I controllori di volo si accorsero solo alle 8,24, cioe' quando intercettarono le parole del terrorista Mohammed Atta, che il primo aereo era stato dirottato ma persero diversi minuti prima di contattare il Norad, cioè il North American Aerospace Defense Command che aveva il potere di far decollare caccia militari per intercettare gli aerei dirottati. I controllori non si erano accorti che un secondo aereo, l'American Airlines 77 partito dall'aeroporto Foster Dulles di Washington, era stato dirottato fino a quando fece una strana deviazione di rotta. Da quel momento, l'aereo rimase nascosto per colpa di un problema ai radar e la Difesa fu in grado solo di mettere sulla sua scia un aereo senza armi che non pote' far altro che assistere impotente al momento del suo schianto contro il Pentagono.

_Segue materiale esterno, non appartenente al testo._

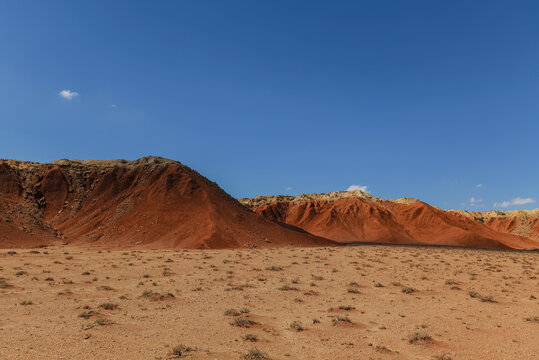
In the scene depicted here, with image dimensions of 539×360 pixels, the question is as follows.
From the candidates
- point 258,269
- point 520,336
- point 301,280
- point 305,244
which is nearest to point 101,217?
point 305,244

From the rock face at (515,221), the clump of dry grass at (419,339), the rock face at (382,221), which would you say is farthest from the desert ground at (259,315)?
the rock face at (515,221)

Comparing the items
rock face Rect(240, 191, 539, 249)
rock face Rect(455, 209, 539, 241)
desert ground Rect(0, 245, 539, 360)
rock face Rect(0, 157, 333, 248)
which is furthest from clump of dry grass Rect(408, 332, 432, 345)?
rock face Rect(455, 209, 539, 241)

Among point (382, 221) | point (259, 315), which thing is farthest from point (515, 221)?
point (259, 315)

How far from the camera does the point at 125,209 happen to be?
54812 millimetres

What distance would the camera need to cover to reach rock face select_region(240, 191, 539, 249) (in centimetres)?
9019

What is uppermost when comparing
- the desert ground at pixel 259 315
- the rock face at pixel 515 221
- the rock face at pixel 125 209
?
the rock face at pixel 515 221

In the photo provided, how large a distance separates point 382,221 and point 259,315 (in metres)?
94.2

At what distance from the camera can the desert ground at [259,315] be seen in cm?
953

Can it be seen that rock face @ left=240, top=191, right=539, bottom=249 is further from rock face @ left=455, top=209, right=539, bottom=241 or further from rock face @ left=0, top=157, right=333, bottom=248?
rock face @ left=0, top=157, right=333, bottom=248

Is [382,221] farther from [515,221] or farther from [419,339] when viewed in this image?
[419,339]

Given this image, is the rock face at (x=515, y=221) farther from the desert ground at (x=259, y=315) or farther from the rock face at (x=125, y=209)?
the desert ground at (x=259, y=315)

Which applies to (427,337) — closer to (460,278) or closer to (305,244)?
(460,278)

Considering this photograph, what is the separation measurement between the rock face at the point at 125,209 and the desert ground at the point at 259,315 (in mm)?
23782

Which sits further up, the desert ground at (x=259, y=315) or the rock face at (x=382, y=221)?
the rock face at (x=382, y=221)
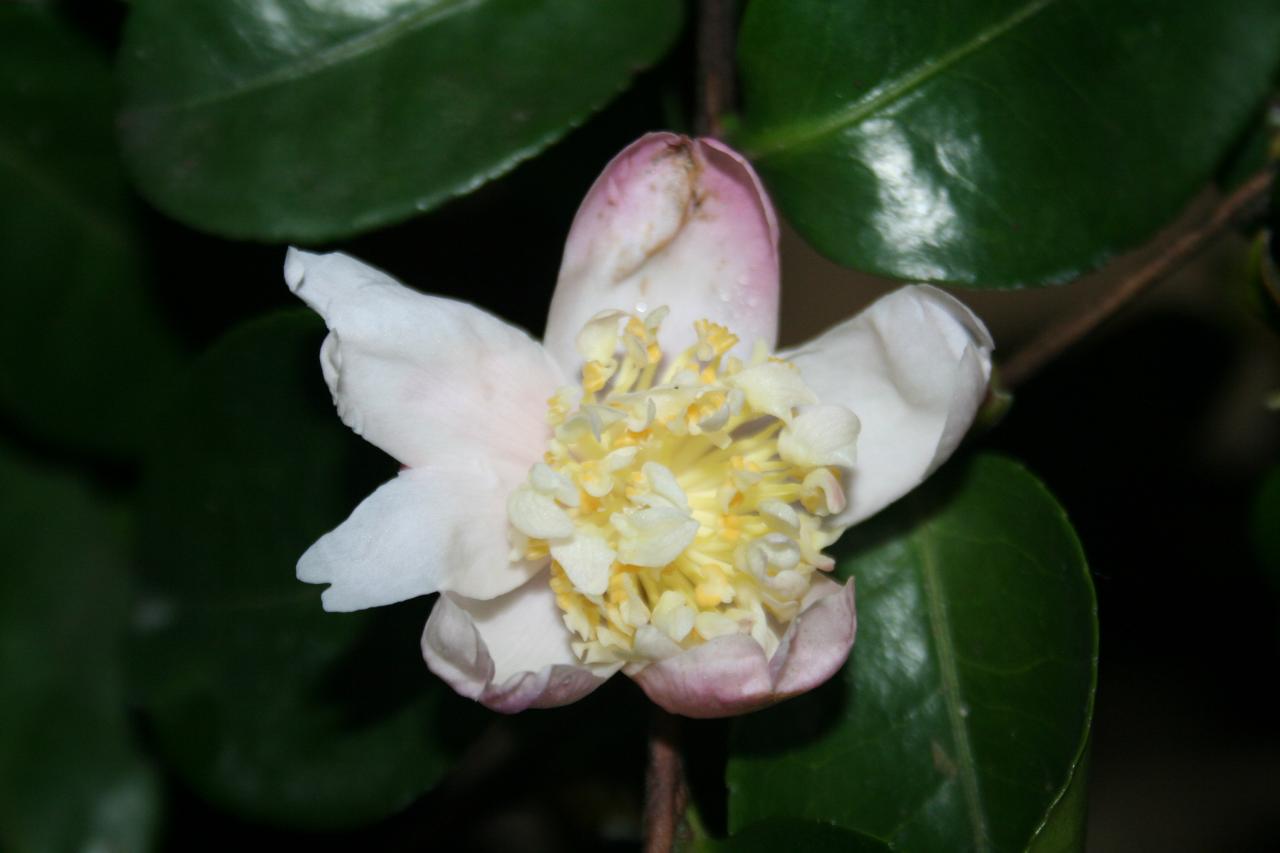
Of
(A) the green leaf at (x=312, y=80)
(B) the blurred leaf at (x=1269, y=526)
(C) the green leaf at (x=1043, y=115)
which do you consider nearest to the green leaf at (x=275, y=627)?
(A) the green leaf at (x=312, y=80)

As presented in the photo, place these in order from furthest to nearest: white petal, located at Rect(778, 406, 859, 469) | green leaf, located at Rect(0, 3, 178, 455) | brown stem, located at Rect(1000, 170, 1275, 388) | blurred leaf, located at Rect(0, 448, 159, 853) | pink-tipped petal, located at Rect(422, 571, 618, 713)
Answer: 1. blurred leaf, located at Rect(0, 448, 159, 853)
2. green leaf, located at Rect(0, 3, 178, 455)
3. brown stem, located at Rect(1000, 170, 1275, 388)
4. white petal, located at Rect(778, 406, 859, 469)
5. pink-tipped petal, located at Rect(422, 571, 618, 713)

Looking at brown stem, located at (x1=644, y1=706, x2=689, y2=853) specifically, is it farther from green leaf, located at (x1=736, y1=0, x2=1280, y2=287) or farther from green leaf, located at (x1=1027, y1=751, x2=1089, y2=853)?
green leaf, located at (x1=736, y1=0, x2=1280, y2=287)

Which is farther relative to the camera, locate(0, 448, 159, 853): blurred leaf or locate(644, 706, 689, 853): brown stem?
locate(0, 448, 159, 853): blurred leaf

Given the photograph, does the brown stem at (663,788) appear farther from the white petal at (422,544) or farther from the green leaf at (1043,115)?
the green leaf at (1043,115)

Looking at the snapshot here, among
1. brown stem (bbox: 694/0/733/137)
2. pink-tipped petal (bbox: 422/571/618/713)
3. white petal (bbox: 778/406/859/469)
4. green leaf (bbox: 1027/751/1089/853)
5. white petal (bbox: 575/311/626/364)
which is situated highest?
brown stem (bbox: 694/0/733/137)

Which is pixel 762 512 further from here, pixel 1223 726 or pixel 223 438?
pixel 1223 726

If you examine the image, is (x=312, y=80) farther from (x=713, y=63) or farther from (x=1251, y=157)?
(x=1251, y=157)

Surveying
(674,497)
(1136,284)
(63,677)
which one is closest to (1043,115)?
(1136,284)

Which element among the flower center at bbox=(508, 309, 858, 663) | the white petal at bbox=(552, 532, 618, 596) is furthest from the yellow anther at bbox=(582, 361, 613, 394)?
the white petal at bbox=(552, 532, 618, 596)
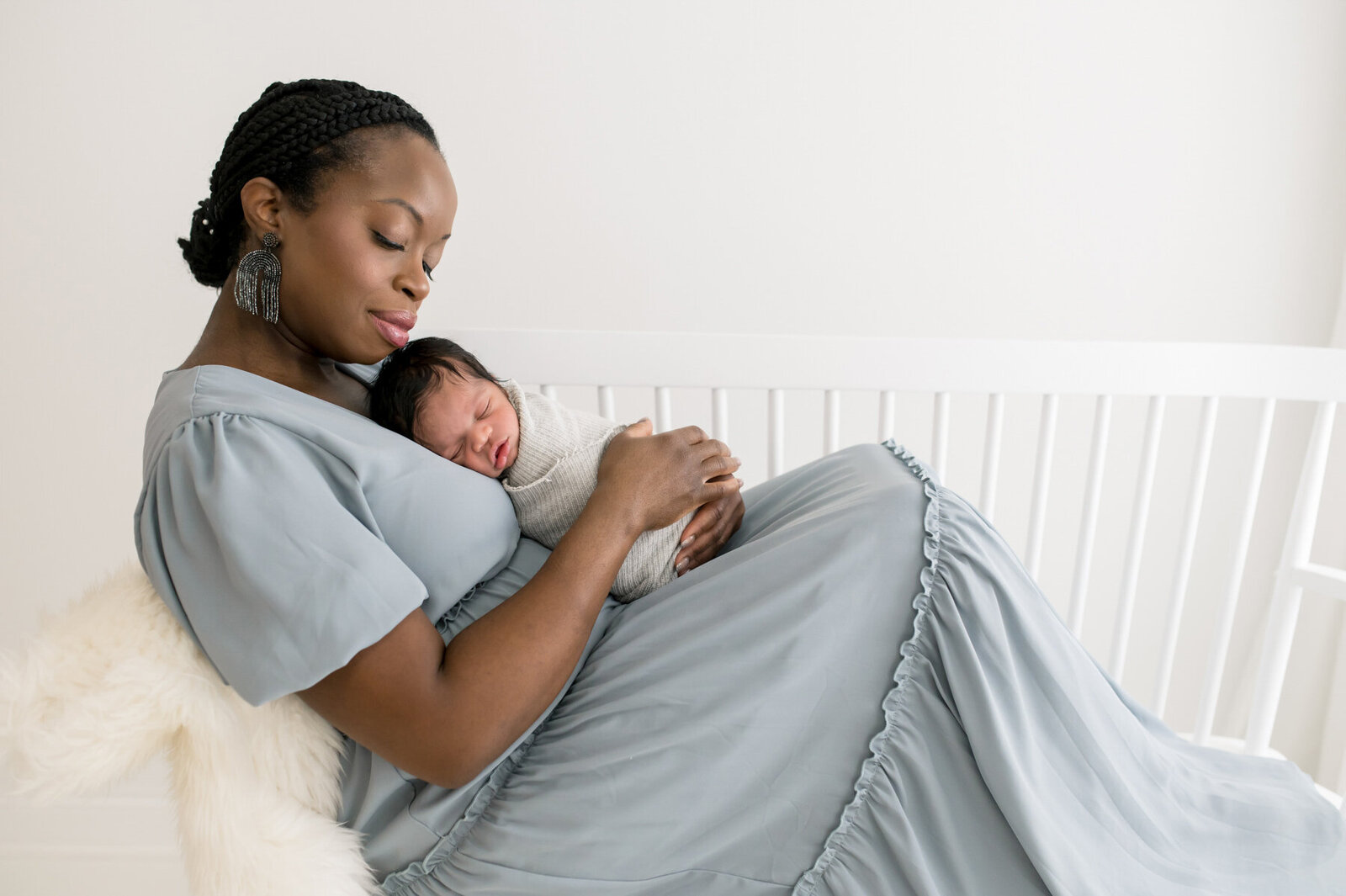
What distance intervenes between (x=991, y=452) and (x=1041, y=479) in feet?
0.33

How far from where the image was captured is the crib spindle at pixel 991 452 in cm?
139

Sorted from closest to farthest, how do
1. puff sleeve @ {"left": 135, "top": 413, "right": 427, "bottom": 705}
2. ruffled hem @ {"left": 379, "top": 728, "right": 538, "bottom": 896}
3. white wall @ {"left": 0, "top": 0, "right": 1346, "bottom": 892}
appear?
puff sleeve @ {"left": 135, "top": 413, "right": 427, "bottom": 705}, ruffled hem @ {"left": 379, "top": 728, "right": 538, "bottom": 896}, white wall @ {"left": 0, "top": 0, "right": 1346, "bottom": 892}

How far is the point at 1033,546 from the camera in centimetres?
141

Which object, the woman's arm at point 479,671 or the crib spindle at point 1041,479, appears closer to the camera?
the woman's arm at point 479,671

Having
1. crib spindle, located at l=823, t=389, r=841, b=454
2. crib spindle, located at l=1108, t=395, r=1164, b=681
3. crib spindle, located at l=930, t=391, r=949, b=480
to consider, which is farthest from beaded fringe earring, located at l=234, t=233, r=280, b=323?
crib spindle, located at l=1108, t=395, r=1164, b=681

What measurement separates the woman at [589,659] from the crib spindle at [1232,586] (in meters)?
0.57

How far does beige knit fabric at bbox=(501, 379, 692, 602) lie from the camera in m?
1.00

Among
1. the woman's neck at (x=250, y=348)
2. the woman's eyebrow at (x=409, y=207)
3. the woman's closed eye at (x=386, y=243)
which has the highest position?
the woman's eyebrow at (x=409, y=207)

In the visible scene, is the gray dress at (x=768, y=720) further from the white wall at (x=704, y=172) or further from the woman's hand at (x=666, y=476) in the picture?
the white wall at (x=704, y=172)

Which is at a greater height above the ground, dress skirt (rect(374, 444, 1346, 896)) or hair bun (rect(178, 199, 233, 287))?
hair bun (rect(178, 199, 233, 287))

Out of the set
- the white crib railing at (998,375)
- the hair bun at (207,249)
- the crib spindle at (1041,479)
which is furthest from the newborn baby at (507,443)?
the crib spindle at (1041,479)

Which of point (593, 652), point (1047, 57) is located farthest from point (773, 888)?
point (1047, 57)

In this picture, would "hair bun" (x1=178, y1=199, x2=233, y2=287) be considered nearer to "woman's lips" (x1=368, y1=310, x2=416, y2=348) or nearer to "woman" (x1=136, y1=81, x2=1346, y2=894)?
"woman" (x1=136, y1=81, x2=1346, y2=894)

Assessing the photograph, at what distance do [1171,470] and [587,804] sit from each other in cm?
157
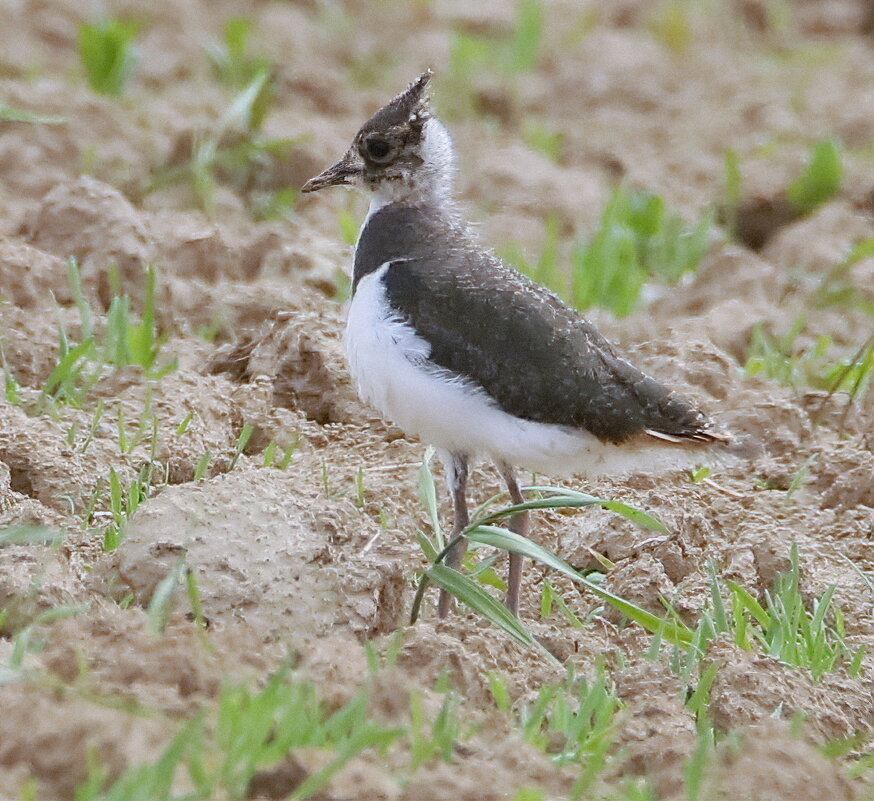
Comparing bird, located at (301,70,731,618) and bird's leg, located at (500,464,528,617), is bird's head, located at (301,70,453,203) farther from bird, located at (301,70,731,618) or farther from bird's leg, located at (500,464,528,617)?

Le dichiarazioni di Myers non scuotono le certezze di George W. Bush che ha riaffermato con forza la sua convinzione che Saddam Hussein avesse legami con al Qaeda. "Il motivo per il quale continuo a insistere sul legame tra al Qaeda e Saddam è perché c'era un legame - ha detto - Saddam era un nemico giurato degli Stati Uniti come lo è al Qaeda. Era una minaccia, aveva collegamenti con altre organizzazioni terroristiche, non solo al Qaeda, forniva protezione a terroristi come Abu Mubas Al Zarqawi che è ancora all'opera in Iraq".


Chi lo ha detto al generale Myers che al Qaeda voleva colpire l'Italia?
Osama?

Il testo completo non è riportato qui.